Extracted data entries
▽

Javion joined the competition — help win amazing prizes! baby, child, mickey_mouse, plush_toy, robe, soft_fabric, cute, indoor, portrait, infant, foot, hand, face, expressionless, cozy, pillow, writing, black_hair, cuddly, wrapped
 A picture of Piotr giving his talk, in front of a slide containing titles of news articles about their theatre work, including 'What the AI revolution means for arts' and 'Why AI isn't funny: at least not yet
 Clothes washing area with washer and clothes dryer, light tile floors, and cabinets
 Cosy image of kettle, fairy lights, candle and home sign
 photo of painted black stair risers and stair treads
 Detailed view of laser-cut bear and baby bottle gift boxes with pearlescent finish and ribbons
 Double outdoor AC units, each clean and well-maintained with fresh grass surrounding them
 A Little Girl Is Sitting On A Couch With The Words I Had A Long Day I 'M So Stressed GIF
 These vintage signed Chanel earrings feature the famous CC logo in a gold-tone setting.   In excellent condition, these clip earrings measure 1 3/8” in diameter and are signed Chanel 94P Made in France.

△

◆ TO DO: Please write out the entries above in full, exactly as they read.

◆ ANSWER FOR THIS EXERCISE:
Javion joined the competition — help win amazing prizes! baby, child, mickey_mouse, plush_toy, robe, soft_fabric, cute, indoor, portrait, infant, foot, hand, face, expressionless, cozy, pillow, writing, black_hair, cuddly, wrapped
 A picture of Piotr giving his talk, in front of a slide containing titles of news articles about their theatre work, including 'What the AI revolution means for arts' and 'Why AI isn't funny: at least not yet
 Clothes washing area with washer and clothes dryer, light tile floors, and cabinets
 Cosy image of kettle, fairy lights, candle and home sign
 photo of painted black stair risers and stair treads
 Detailed view of laser-cut bear and baby bottle gift boxes with pearlescent finish and ribbons
 Double outdoor AC units, each clean and well-maintained with fresh grass surrounding them
 A Little Girl Is Sitting On A Couch With The Words I Had A Long Day I 'M So Stressed GIF
 These vintage signed Chanel earrings feature the famous CC logo in a gold-tone setting.   In excellent condition, these clip earrings measure 1 3/8” in diameter and are signed Chanel 94P Made in France.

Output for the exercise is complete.